Tuesday, June 25, 2013

Downtown Tacoma Parking Update

Since paid parking began in downtown Tacoma in September of 2010, there has been a steady increase with over one million transactions taking place last year alone.

Today, Kurtis Kingsolver, Tacoma’s Interim Public Works Director/ City Engineer, along with the Parking Technical Advisory Group Co-Chairs Rollie Herman and Judi Hyman, presented a parking update to the Tacoma City Council Economic Development Committee. The presentation provided an overview of Tacoma’s parking system, key issues, potential solutions, and next steps.

The presenters identified two key parking areas. First, the area surrounding the Pierce County Court House and Bates Technical College in between South 9th Street and 13th and Yakima and Tacoma Avenue was identified as being at capacity for street parking. Currently, this area does not have paid street parking. Typically, those visiting the court house need parking for around four hours, whereas the nearby students need parking all day. Both users, however, likely do not have the ability to pay for parking.

The second area identified is the area surrounding the University of Washington, Tacoma from 17th to 21st Street and Jefferson and Pacific Avenue. Even with paid street parking, this area is often at capacity, limiting local business’ customer volume. The advisory group proposed three suggestions to encourage higher turnover: 1). Reduce the time from two hours to 90 minutes; 2). Extend the paid parking time from 6 pm to 8 pm; and 3). Remove Saturday’s all day parking.

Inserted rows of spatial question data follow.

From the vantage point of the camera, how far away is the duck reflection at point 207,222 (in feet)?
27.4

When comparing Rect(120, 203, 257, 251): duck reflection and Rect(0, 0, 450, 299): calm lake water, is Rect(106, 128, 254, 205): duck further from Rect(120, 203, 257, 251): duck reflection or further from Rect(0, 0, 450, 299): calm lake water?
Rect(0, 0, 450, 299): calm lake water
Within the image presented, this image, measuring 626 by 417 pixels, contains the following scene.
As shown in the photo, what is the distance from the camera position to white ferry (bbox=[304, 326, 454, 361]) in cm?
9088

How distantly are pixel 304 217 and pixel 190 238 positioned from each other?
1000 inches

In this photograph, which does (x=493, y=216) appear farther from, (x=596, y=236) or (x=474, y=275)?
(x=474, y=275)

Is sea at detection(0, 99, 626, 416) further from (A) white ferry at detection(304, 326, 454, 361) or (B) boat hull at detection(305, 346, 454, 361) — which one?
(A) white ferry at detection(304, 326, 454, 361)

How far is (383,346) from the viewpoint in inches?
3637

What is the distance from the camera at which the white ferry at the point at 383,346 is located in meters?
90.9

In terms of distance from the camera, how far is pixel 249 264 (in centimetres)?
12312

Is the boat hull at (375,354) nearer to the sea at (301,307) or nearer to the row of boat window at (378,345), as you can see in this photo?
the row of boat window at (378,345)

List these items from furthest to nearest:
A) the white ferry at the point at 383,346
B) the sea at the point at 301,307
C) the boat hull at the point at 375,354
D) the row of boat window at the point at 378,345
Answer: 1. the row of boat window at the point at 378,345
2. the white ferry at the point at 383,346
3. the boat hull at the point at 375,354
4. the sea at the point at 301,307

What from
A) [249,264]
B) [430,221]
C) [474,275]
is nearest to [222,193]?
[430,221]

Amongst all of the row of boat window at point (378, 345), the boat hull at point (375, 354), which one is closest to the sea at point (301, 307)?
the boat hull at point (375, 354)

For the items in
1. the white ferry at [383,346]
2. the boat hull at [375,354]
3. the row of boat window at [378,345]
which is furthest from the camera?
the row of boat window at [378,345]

The advisory group also described how the City could promote parking in their off-street parking structures by improving signage that would make it easier to locate and enter and possibly tying into the current Pacific Avenue Streetscape Wayfinding project.

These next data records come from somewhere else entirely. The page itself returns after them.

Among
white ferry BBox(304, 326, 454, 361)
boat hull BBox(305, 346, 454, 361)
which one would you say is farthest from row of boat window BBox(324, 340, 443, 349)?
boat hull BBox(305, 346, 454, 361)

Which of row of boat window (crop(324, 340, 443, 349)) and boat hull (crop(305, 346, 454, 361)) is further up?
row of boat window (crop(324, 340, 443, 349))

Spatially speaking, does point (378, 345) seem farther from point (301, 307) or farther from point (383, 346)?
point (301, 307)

Moreover, the advisory group noted how License Plate Recognition (LPR) technology may be used to promote better compliance, high scofflaw capture, and improved payment compliance through greater system efficiency and the collection of data.

Lastly, the City is well overdue for an updated Parking Master Plan (the last one was completed in 1992), which would take into account parking demand and occupancy data, pricing, an evaluation of the current system’s performance, an evaluation of the City’s role in parking, stakeholder input and public outreach, and a financing strategy.